I wish there was a book out there that told everything a professional polisher should know about buffing.


#15

Mark Nelson with Rio Grande recently did a couple of short videos on Youtube, one explaining the different kinds of buffs and their uses and effects, and one on several Luxi compounds.

He covers which compound to use when, but he only covers a few of them. (There seem to be dozens.)

I’d been looking for something like that a long time and I found them both very informative.

I’d link to them here, but I’m not sure if that’s ok or not.

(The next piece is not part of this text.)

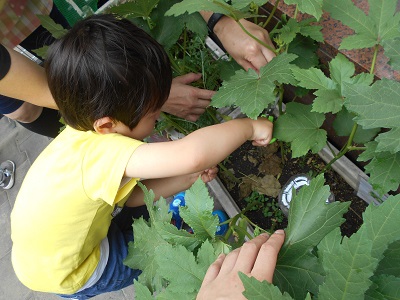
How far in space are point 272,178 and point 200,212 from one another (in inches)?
30.3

A quick search should do the trick.

Tricia


#16

I use Andy’s Luxor as the final polish and it is incredible. I go through about five stages and finish off the yellow gold with Luxor orange with .1 micron grit. Even after a thorough polish with zam and red rouge, I can see a dazzle with the Luxor. I have been thinking of taking pictures with never polishes and showing the stage of difference. Even finished pieces I buy if I give a good hit with the Luxor, it transforms it from mass produced electro polished/stripped to looking more like a hand finished piece. It’s all about that first impression when the customer opens their gift or puts the ring on the other’s finger.
Charlie


#17

I’m neither impressed nor unimpressed by Luxor. I think if you learn how to use it, then it will give as good a polish as any other buffing compound. As a watch maker I find that there is a poverty of brands of buffing compounds sold by most jewelry supply houses. Watch making supply houses usually have several different types. You might want to take a look. There are good compounds made in Germany and Switzerland for both stainless and gold. BTW a word to the wise: lots of these new synthetic buffing compounds for gold are very hard on the lungs and you should keep work place safety in mind when you use them. You should wear professionally rated masks and breathing and eye protection whenever you use them to avoid damaging your lungs or other organs of your body. Some of the Swiss compounds I use come with OHSA warning pamphlets. Its been an eye opener.


#18

When I first started learning how to polish , we came up with a book we purchased at Caswell ( who has lots of info on the subject).

The book was NOT written for jewelers , but car restorers- but of course the principals are the same .
I found it helpful.
" Custom Metal Polishing "
http://www.bright-works.com/store/html/book.html

Patty
Live Oak Studios


#19

You’re right there are two or three books ,as well as CDs & YouTube for car restorers about buffing. They’re a good place to start in the sense they’ll demystified you about what a sisal buff is and other basic points. But I found very little that was really applicable beyond that to jewelery. Ganoksin used to have a good introduction too (do they still?) which I also found very useful. There are several technical books on buffing and polishing published in the UK. Although way too technical and often over my head Grinding and Polishing, Theory and Practice published by Portcullis Press, while aimed at industrial users often had places that were enlightening. They have a small but useful section specifically on hand polishing. Two notes of caution about this book: it is for engineers building larges scale industrial applications. Also, it is translated from German where the word Schleifen has a vast multitude of meanings concerning surface finishing beyond the simplistic translation of “grinding” it is given in this book. If you keep in mind that what is mistranslated as “grinding” in this book quite often means rough finishing or initial finishing in the sense of buffing and has nothing to do with grinding at all, you’ll find the book a lot more valuable than it looks on first glance.